Willa—a former psychologist, therapist, and educator in the Department of Psychiatry at Cornell University Medical School—has plenty of ways of giving to the community here as well.

She works with the Women’s Resource Center of Sarasota County and belongs to the Florida Suncoast Division of the International Women’s Board, but she’s most excited these days about her participation with SOURCE Productions, an innovative theatre, video, and film program that teaches young adult volunteers about theatre, acting, life skills, and sex education in order to give back to the community. Willa plans to work with award-winning playwright and program director KT Curran to locate former SOURCE participants (who are now in their mid to late 20s) and interview them to see what type of lasting effect their experiences with SOURCE had. Willa wants to help bring that program to the next level.

A theater buff, Willa also offers to be interviewed by the Florida Studio Theatre from time to time so the actors can get a real sense of how older people think, feel, and react. And each theater season, if Willa particularly likes one of their plays, she sponsors it.

One of the newest ways that the Bernhards are trying to make a difference is in the field of medicine. Bob was in Sarasota Memorial for a week or so some time back, and while there, he ran across a Latina nursing assistant, a single mother of two, who wanted to become an RN but couldn’t afford the tuition and other expenses. Bob was very impressed by how she interacted with him. Her desire to become an RN wasn’t only about the additional income, but also a desire that grew out of a passion to be able to do more to help others, and that altruistic goal had an impact on Bob. So much so that he brought her in to meet John at the Community Foundation of Sarasota County to work out the logistics of giving her the opportunity to become an RN.

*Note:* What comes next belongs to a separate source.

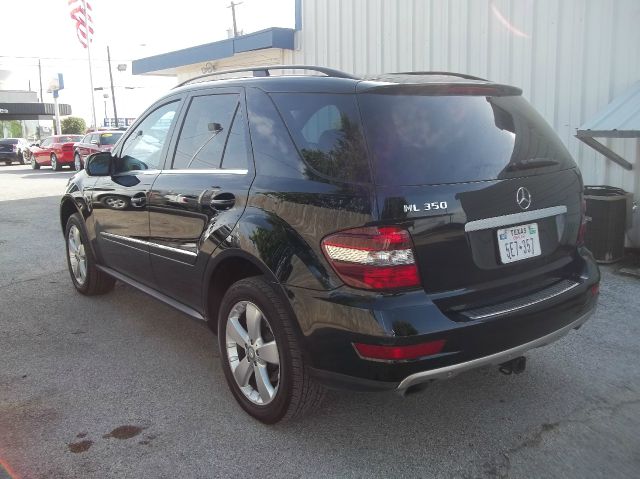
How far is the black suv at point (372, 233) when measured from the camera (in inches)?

That same hospital stay birthed another out-of-the-box idea. Bob came to realize that many of the health care workers struggled to afford to live here. After a bit of his own research, he learned that in Sarasota county in 2014, there were 175,000 separate housing units—“everything from trailers to mansions.” But 56,000 were single occupancies. “There’s got to be a lot of empty bedrooms, right?” And the only way the hospital had of helping workers find housing situations was a bulletin board. So Bob and John Annis are helping to launch a pilot program to be administered by the Senior Friendship Center where people who work at the hospital can stay in an unused room in return for rent, service, companionship, or some combination of those things. “If we could get just 2% of those 56,000 single occupancy housing units occupied by somebody, we’d get 1,000 rooms!” Bob says. “That’s a lot of low-income people who would have affordable housing.” giving 

Bob and Willa became Florida residents in 2006 and moved into the Sarasota Bay Club two years ago, but they didn’t move there to kick back and take it easy. They’re as busy as ever. Their secret to success? “Because we have a good marriage and we work together,” Bob explains. “It makes a huge difference. Respect your partner. Help your partner. How you deal with things after the rush of hormones wears off is what makes a good marriage.”

They’ve been married for 68 years so far, and though Willa jokes that they’d like a few more grandchildren, they seem as happy as ever. Bob adds, “I’ve got good health, two terrific daughters, and a good marriage. And that’s a true blessing.”